_What is being asked_
Your copy should begin at the line containing "What is the magnitude" and end at the last line of the records; transcribe those lines exactly and leave out every picture.

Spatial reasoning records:
########################################

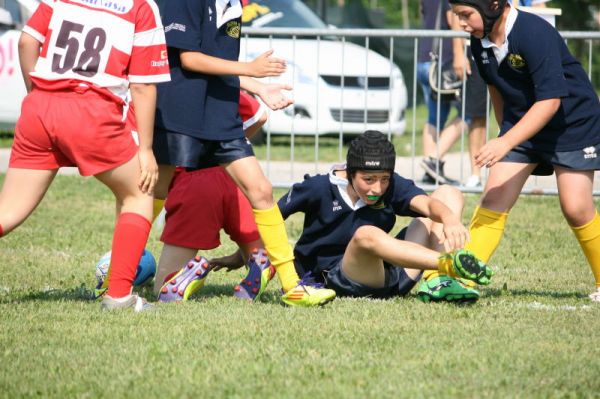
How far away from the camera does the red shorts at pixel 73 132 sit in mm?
5070

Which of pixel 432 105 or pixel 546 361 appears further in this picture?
pixel 432 105

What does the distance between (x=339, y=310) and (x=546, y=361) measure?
4.21 ft

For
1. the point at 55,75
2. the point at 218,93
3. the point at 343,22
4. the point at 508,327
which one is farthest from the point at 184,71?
the point at 343,22

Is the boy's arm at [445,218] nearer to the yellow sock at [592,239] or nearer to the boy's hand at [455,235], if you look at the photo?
the boy's hand at [455,235]

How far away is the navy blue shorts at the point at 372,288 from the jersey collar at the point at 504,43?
102 cm

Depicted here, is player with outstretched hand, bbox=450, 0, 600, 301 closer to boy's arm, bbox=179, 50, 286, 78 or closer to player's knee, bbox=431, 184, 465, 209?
player's knee, bbox=431, 184, 465, 209

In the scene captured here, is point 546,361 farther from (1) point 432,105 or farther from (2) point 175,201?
(1) point 432,105

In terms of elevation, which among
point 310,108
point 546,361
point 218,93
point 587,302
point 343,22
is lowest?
point 343,22

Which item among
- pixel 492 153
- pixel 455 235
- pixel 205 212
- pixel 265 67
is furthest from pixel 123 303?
Result: pixel 492 153

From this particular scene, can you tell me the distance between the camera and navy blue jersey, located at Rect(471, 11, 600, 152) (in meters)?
5.51

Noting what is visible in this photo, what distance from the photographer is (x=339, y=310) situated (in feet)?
17.8

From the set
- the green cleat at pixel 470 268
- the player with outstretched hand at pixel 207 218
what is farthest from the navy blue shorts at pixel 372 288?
the green cleat at pixel 470 268

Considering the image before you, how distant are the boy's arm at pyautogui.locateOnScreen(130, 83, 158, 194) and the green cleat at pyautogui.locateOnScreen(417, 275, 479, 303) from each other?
4.86 ft

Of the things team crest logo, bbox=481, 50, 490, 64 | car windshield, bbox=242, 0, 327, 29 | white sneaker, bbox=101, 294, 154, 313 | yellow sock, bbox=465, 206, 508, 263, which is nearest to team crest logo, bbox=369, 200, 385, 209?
yellow sock, bbox=465, 206, 508, 263
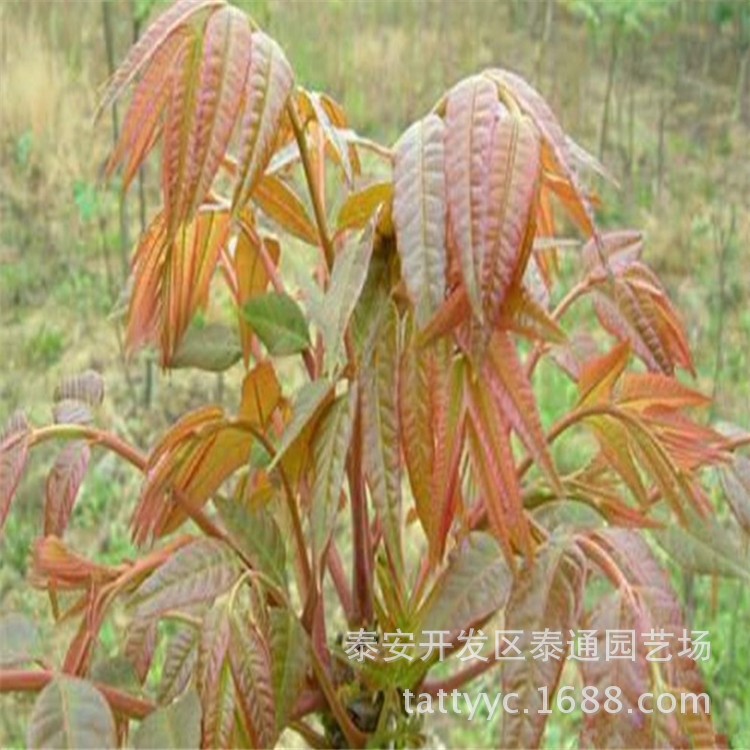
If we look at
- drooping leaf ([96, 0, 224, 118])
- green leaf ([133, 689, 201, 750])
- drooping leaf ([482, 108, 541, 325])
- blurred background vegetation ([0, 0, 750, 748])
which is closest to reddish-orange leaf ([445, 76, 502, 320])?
drooping leaf ([482, 108, 541, 325])

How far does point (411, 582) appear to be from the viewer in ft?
2.41

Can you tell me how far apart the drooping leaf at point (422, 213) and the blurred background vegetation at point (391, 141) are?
118 centimetres

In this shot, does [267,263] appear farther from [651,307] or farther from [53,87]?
[53,87]

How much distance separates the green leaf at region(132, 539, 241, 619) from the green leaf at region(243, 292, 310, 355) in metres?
0.10

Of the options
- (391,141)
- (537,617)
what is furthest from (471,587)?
(391,141)

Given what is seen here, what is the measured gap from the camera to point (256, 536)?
62 centimetres

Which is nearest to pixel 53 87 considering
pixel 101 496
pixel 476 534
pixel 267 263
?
pixel 101 496

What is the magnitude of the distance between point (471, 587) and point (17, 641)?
21 centimetres

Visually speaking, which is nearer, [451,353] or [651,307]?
[451,353]

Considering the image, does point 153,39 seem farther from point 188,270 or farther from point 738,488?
point 738,488

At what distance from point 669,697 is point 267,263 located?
30cm

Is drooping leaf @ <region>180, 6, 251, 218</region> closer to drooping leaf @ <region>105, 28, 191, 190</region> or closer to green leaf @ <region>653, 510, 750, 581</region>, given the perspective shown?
drooping leaf @ <region>105, 28, 191, 190</region>

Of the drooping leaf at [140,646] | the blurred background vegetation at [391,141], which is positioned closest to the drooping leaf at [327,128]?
the drooping leaf at [140,646]

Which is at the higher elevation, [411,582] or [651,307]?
[651,307]
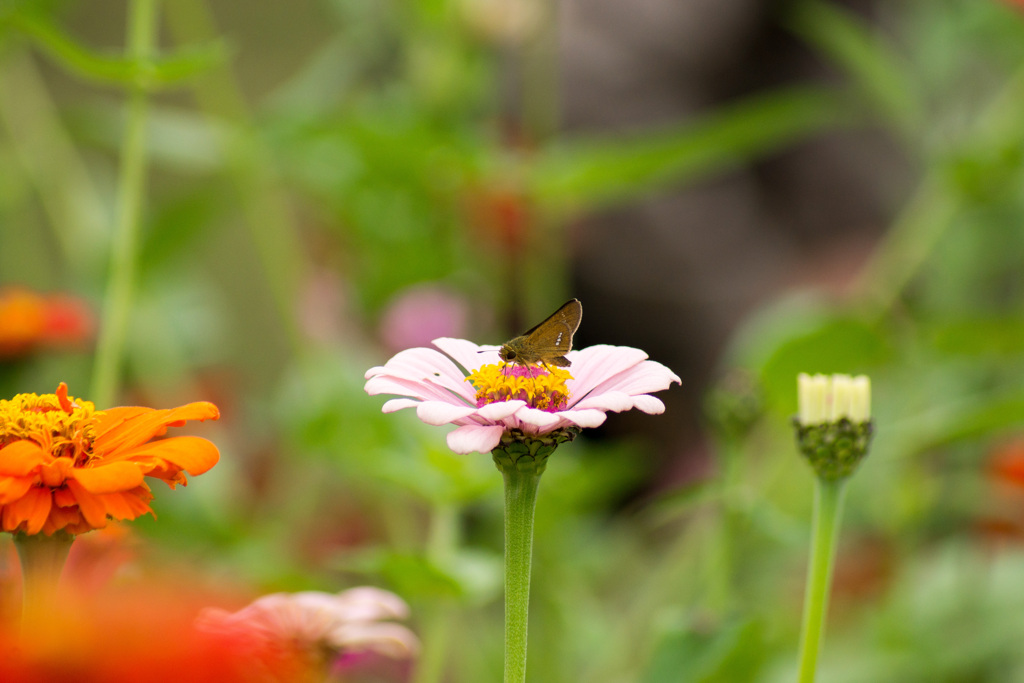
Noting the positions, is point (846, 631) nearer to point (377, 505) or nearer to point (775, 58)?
point (377, 505)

########################################

_Solution_
What is the magnitude of the distance between point (471, 587) and point (17, 641)?
21 centimetres

Visually speaking, which is nearer, [451,353] or [651,307]?
[451,353]

Considering the image, does point 153,39 seem farther from point 188,270 or farther from point 738,488?
point 738,488

At what distance from point 669,697 is point 267,263 located?
30cm

Is drooping leaf @ <region>180, 6, 251, 218</region> closer to drooping leaf @ <region>105, 28, 191, 190</region> or closer to green leaf @ <region>653, 510, 750, 581</region>, given the perspective shown?
drooping leaf @ <region>105, 28, 191, 190</region>

Of the drooping leaf at [140,646] | the blurred background vegetation at [391,141], which is positioned closest to the drooping leaf at [327,128]?
the drooping leaf at [140,646]

Which is at the higher elevation, [411,582] or [651,307]?
[651,307]
Noting the positions, is point (846, 631) nearer to point (377, 505) or nearer to point (775, 58)?
point (377, 505)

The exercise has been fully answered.